Глеб взял ведро и сделал вид, что не заметил, как при последних словах украдкой отерла мать слезу…
И потекли тихие дни Глеба. Через несколько дней он привел весь дом в порядок, починил крышу, наладил все хозяйство, и день за день все здоровее становилась мать. Все реже и реже лились ее слезы, все веселее становилась ее лицо, все бодрее звучал голос. Но привычка бояться людей, создавшаяся за годы несчастий, выпавших городу и лично ей, все так же крепко держала ее в цепях…
Немало усилий положил Глеб на борьбу со страхом матери. Но все же одолел и это препятствие и уговорил ее раскрыть ворота, раскрыть постоянно запертые двери и окна дома и позволить людям приходить к ним.
— Подумай, мать. Зачем ты прожила сегодняшний день? Чтобы бояться? Тогда ты смело могла и не занимать места на земле. Ты боишься, значит, ходишь в смерти, а не в жизни. Ты не подала привета доброты ни одному человеку — значит, только одна смерть жила в тебе и ты в ней. А должен быть твой привет людям: Жизнь с Богом и для Бога. Если не было людям привета, ничего кроме смерти для тебя и не было в дне, чего тебе ее бояться? Бояться ее тебе нечего, потому что ты и не жила в этот день.

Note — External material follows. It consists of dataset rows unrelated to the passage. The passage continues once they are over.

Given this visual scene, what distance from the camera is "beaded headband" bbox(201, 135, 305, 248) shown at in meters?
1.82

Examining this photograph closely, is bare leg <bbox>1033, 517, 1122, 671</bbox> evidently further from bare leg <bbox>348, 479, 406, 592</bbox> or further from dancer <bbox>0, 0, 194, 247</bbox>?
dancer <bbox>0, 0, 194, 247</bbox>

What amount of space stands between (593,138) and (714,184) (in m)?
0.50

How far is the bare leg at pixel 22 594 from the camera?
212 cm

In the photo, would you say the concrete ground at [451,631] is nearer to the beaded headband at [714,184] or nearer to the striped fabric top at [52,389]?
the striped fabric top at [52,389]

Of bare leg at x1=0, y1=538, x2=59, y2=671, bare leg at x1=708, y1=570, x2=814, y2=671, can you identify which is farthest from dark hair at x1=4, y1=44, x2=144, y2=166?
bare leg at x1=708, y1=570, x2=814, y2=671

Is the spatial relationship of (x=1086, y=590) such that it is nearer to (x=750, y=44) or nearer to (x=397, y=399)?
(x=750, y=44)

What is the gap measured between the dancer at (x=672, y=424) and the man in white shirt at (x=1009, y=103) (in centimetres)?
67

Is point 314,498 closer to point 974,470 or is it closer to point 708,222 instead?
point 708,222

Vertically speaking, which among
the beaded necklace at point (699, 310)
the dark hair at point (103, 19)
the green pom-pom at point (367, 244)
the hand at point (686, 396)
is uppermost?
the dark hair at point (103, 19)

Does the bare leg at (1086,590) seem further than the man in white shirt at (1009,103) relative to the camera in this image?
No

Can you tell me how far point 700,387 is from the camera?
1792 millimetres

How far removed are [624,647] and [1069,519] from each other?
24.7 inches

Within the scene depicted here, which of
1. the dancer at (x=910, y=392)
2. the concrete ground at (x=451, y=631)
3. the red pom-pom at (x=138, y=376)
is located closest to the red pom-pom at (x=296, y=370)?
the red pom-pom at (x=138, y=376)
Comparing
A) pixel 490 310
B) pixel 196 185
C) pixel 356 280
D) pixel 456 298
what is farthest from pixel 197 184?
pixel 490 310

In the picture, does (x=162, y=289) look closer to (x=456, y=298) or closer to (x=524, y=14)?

Постепенно, пережив все стадии страха, доходя не раз до отчаяния от смелого поведения своего нового сына, входившего без страха в больные дома, упрекая Глеба, что судьба послала его ей в помощь, а он и не думает о ней, с большим трудом и страданиями сбрасывала с себя мать жгущие кольца страха.
— Я и вообразить себе не могла, какое счастье жить на земле, когда сердце свободно от страха, когда легко и спокойно работаешь, — сказала однажды Глебу мать. — Когда ты мне говорил, что важно только то, что и как ты делаешь сейчас, мне казалось, что ты просто еще дитя и в голове твоей живут одни детские мысли.
Что самое важное для человека серьезного и практичного — это позаботиться о своем и близких «завтра». Недавно я поняла, о чем ты говорил, утверждая, что жизнь — это «сейчас». Только твое «сейчас» объяснило мне, как надо освобождать сердце и мысли, очищать их именно сию минуту, потому что следующая минута рождается из текущей.